+++ This bug was initially created as a clone of Bug #150868 +++
Description of problem:
If an authenticated user has CREATE TEMPORARY TABLE privileges on any
existent database, a symlink attack is possible.
Reported to vulnwatch.org by Stefano Di Paola on 11 Mar 2005
Version-Release number of selected component (if applicable):
Requires some luck to guess name that will be used for temp file,
but unfortunately that's fairly predictable.
Steps to Reproduce:
1. See vulnwatch report.
This is fixed in 4.1.10a, which we should upgrade to anyway as it
contains numerous other bug fixes.
This issue affects RHEL3 and RHEL2.1 (mysql3)

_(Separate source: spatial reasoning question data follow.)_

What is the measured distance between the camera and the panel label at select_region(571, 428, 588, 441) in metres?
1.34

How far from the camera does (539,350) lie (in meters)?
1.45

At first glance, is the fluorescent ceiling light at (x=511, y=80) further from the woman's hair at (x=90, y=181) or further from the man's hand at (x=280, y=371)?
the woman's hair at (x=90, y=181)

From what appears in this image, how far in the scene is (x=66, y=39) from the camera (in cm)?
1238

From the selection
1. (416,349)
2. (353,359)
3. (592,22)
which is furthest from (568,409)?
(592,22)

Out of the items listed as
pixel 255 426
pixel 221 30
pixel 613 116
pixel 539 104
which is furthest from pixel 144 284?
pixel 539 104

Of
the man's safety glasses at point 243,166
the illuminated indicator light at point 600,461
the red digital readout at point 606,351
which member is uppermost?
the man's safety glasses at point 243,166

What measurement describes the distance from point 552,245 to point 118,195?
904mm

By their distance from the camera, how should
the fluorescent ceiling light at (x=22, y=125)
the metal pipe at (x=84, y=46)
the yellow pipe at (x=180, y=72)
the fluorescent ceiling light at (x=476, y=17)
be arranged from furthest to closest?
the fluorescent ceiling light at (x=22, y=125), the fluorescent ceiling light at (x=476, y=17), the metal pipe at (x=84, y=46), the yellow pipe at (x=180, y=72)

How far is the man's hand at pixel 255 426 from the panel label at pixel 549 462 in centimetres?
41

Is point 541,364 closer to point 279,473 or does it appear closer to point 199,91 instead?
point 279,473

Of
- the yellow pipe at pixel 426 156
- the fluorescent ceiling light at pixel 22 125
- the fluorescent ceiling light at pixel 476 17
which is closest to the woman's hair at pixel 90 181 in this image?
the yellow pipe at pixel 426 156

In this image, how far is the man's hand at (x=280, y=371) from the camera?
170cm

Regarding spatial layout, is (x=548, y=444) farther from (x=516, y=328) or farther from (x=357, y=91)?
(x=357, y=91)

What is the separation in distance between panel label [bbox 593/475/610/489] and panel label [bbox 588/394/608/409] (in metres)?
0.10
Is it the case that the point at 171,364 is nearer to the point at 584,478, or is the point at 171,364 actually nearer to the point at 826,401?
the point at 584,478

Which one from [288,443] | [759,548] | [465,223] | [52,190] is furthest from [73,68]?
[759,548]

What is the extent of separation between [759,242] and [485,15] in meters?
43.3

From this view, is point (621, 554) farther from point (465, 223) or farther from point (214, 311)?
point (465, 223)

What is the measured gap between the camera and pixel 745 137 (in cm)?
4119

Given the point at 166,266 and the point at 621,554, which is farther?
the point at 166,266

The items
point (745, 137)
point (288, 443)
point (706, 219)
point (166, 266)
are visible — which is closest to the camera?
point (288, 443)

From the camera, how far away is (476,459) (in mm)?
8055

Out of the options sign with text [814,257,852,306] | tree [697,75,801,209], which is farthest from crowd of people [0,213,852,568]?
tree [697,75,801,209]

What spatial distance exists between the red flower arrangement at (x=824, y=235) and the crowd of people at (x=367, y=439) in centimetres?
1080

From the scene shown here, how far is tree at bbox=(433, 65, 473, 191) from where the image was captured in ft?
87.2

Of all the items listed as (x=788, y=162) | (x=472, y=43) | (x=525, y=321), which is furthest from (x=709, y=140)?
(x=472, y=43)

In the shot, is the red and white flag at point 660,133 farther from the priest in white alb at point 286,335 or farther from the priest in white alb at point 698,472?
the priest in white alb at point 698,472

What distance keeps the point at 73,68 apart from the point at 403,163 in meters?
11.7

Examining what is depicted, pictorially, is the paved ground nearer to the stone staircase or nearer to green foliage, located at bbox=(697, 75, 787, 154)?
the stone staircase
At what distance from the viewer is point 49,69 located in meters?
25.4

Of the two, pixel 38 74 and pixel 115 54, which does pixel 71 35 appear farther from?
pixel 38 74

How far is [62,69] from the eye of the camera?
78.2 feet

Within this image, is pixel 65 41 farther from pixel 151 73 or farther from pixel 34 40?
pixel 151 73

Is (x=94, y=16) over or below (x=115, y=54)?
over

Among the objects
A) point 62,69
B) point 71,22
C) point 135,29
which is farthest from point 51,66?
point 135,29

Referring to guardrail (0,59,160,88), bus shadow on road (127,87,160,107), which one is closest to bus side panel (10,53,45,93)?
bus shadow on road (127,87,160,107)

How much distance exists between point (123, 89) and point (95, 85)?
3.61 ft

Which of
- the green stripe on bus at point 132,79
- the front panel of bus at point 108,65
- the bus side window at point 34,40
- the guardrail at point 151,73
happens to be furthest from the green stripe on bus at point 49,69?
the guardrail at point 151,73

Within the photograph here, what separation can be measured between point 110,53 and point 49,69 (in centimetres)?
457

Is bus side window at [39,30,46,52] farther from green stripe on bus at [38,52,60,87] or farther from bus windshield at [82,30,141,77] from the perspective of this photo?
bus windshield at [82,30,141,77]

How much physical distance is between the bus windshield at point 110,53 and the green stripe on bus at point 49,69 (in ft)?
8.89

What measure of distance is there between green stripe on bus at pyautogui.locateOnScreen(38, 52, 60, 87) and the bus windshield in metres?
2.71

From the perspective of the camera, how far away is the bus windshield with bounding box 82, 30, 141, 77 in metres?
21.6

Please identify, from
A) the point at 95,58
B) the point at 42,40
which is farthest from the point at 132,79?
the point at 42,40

*** Bug 151681 has been marked as a duplicate of this bug. ***
*** Bug 151734 has been marked as a duplicate of this bug. ***
An advisory has been issued which should help the problem
described in this bug report. This report is therefore being
closed with a resolution of ERRATA. For more information
on the solution and/or where to find the updated files,
please follow the link below. You may reopen this bug report
if the solution does not work for you.
The errata release is incomplete for RHEL-3, and does not include a patched
On RHEL3, mysql-server is part of "Extras", see bug 152437 for tracking.